New York sports betting laws are set for change

The New York State Gaming Commission (NYSGC) made moves to tighten its sports betting advertising regulations on Monday.

The regulator’s decision comes amid several unflattering media reports and similar attempts by state lawmakers.

The new advertising rules will affect the marketing, promotion, and advertising of the activity, which targets underage people and college students. It will also serve to promote responsible gaming practices.

In the meeting on Monday, the NYSGC unanimously approved the proposed regulations to restrain New York’s legal online sports betting advertising. There was reportedly little discussion about the proposal before its approval.

According to a spokesperson for the commission, the bill is not yet in effect and will have to go through a 60-day public comment period first.

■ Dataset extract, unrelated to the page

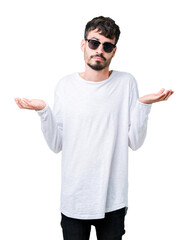 Young handsome man wearing sunglasses over isolated background clueless and confused expression with arms and hands raised. Doubt concept.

MORE: Sports betting in New York

Lawmakers in New York previously introduced a statute to alter the rules surrounding sports betting-related advertising. If approved, the bill would have placed a federal ban on all forms of televised commercials.

During the meeting, Brian O’Dwyer, the chairman of the NYSGC, extended his thanks to Commissioner Jerry Skurnik for informing the commission of the concerns.

He noted that online sports betting had proved highly successful in its first year of operation in New York. The chairman, however, noted that success on that scale was usually followed by irresponsible wagering and gambling-related problems.

“After one year, it is obvious that the introduction of legal online sports wagering has been a net positive for people in New York.” However, the commission is also cognizant that, along with the success, comes the potential for problem gambling, O’Dwyer said.

After its launch in New York on January 8, 2022, online sports betting in the state grew to become one of the most prominent in the country in terms of revenue generated. New York has yielded over $900 million in new revenue from the legalised gaming market, including the gaming venues’ licencing fees.

O’Dwyer also said that the approved rules would aid in stopping the vulnerable individuals in the state from being barraged with sports betting advertisements.

The approved sports betting rules read, “A casino sports wagering licensee or sports pool vendor shall not allow, conduct, or participate in any advertising, marketing, or branding for sports wagering that is aimed at persons under the wagering minimum age set forth in Racing, Pari-Mutuel Wagering, and Breeding Law section 1332(1).”

The rules will also discourage sports betting companies from displaying “false, deceptive, or misleading statements” in advertisements. It would ban the use of the terms “free” and “free of risk” if the gambler had to risk their money. Instead, they must “clearly and conspicuously” reveal all the promotion’s material terms and conditions.

There will also be a prohibition to stop gambling companies from advertising any form of sports betting on college campuses. A ban was placed on advertising contracts that would have third parties pay other partners depending on how many customers the deal yielded or the number of wagers placed.

The rules must be published in the state’s register before they can take effect. If submitted to the Department of State by Tuesday, the new rules will be published in the Register’s March 15 edition. This will be the start of the 60-day public comment period.

O’Dwyer also revealed that at the end of the 60-day public comment period, the NYSGC would revisit the rules and comments from stakeholders.

“After further review, if we find additional steps are necessary to achieve the goals of our legislative mandate, they will, of course, be considered,” O’Dwyer said.

New York’s moves to regulate online sports betting advertisements align with a movement occurring in several other U.S. states to erect safeguards and protect vulnerable individuals from gambling harms.

The state’s lawmakers are currently considering two responsible gaming bills, S1550 and A1056, The former seeks to set up a new problem gambling advisory council in New York, while S1550 intends to ensure responsible gambling messages are appropriately displayed on every gambling and sports betting ad in New York.